(Records of spatial reasoning questions)
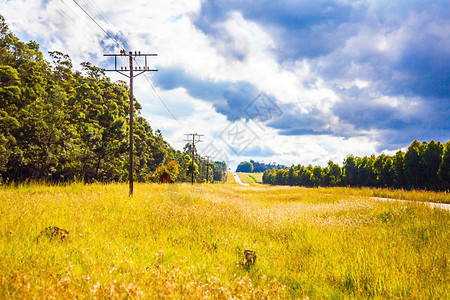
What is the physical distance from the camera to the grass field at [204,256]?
3.09 meters

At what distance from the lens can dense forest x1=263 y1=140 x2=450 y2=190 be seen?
3209cm

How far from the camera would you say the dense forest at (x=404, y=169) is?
105ft

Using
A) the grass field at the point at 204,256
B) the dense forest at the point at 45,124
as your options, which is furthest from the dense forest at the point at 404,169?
the dense forest at the point at 45,124

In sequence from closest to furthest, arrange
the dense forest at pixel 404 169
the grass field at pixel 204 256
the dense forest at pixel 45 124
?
the grass field at pixel 204 256 → the dense forest at pixel 45 124 → the dense forest at pixel 404 169

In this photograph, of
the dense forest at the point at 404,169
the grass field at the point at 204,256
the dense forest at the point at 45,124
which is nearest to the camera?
the grass field at the point at 204,256

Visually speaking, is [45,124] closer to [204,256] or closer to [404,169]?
[204,256]

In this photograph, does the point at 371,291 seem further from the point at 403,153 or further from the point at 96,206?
the point at 403,153

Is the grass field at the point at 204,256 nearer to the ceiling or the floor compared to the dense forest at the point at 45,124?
nearer to the floor

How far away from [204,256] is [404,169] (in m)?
43.4

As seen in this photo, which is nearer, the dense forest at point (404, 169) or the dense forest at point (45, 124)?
the dense forest at point (45, 124)

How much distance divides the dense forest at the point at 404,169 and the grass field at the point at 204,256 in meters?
31.0

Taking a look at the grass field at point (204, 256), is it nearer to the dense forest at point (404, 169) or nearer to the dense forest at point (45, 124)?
the dense forest at point (45, 124)

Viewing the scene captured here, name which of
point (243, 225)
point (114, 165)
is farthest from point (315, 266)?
point (114, 165)

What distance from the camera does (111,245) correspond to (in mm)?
4707
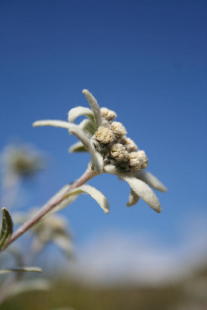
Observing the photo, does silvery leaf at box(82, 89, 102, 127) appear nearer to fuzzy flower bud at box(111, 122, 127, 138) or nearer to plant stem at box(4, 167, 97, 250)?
fuzzy flower bud at box(111, 122, 127, 138)

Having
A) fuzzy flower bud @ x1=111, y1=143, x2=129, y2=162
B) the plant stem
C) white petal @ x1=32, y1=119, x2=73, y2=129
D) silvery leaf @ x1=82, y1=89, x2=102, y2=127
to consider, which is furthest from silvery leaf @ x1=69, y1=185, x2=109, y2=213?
silvery leaf @ x1=82, y1=89, x2=102, y2=127

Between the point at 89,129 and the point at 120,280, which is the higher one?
the point at 120,280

- **WHAT YOU SHOULD DO**
Pick out each line of the records above that contains the word "meters", and copy it. Case counts.

- **THE REPLY**
3.09 meters
How much distance divides the dense forest at the point at 404,169 and the grass field at the point at 204,256 in meters?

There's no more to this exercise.